Do you have faith in internet content? As search marketing soars, insidious content spammers are overwhelming and choking the net. Only a return to value will restore the balance.
I love Seth Godin. Who doesn’t?
The best-selling author and Business Week’s “ultimate entrepreneur for the information age” is a smart guy. A genius who tells the truth, particularly when he’s talking about it. Says Godin: “Trust is the scarcest resource we’ve got left. No one trusts anyone.”
Thanks to the tsunami that is email spam we don’t put out the welcome mat to unfamiliar names that pop into our inboxes. Missives that start with “Dearest one. I am a dying woman who … ” or have “You are a winner” in their subject line are viewed with the contempt they deserve. It’s like picking up hitch-hikers in Johannesburg. We just don’t go there any more.
Thanks to those disingenuous men and women who gave us unsolicited bulk messages, email marketing’s not as effective as it used to be and your inbox takes work to manage and keep under control. And now that search marketing’s the new holy grail, Spamalot Inc have set up sweatshops in Bangalore and other outsourcing, low-cost labour hot-spots where people become mini content factories pumping out volumes of crud embedded with links and targeted key words to manipulate online behaviour.
Like hamsters running the wheel, “writers” employed by these con artists spew out stories for $1 a piece. They’re roped in by a lie parading as self-determination, the promise that they can set their own salaries. Write a thousand stories and earn a thousand dollars. Not bad for anyone who has access to the internet and really needs the money.
As virtual sweatshops exploit the poor and needy, search engines get bloated by meaningless commercial data parading as content while false economies are created that see writing become less of a skill and more of a commodity. More importantly the relevance of search and content is undermined as spam insidiously takes on another guise. While some might argue for literacy, employment and the democratisation of information, the real question is one of value.
Ultimately a network of networks bloated and choked by spam serves no one except the greedy and criminal who use questionable (at best) or fraudulent techniques to fool people into buying or engaging with them. Ferris Research, the analyst group expert in messaging and content control, says spam sent in 2008 is costing worldwide business about US$140-billion. The losses are ultimately picked up by business battling recessionary markets, ISPs and people like you and me.

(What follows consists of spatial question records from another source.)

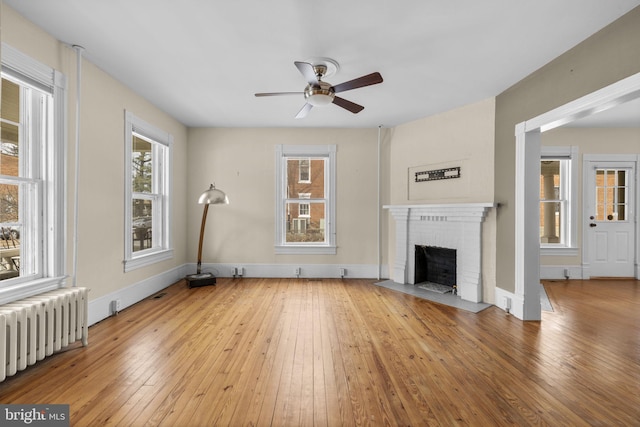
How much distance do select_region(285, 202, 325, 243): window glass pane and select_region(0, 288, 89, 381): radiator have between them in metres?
3.16

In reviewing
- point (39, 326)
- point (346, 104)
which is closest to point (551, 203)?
point (346, 104)

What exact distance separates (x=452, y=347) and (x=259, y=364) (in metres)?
1.70

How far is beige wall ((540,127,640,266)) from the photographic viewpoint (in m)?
5.05

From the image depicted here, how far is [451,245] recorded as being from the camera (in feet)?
13.7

There is light at the end of the tunnel and that light is value. Search engines will have to revise their algorithms and the manner in which they sort content based on the value consumers place on that content. Hopefully ordering online content will no longer just be about the interrogation of data, but will be about the data itself. The use of data and the real value it offers people.
The internet, mobile phones and networks that connect humans to data, services and resources have proliferated exponentially, threading themselves into every part of our existence because they are useful. They provide value. They can enrich our lives and make the living of those lives easier and better.
As guru Godin says: “Finding new ways, more clever ways to interrupt people doesn’t work.”
For me the real truth is that the value of technology lives in its ability to be of service to humanity. In how it helps make the world a better place.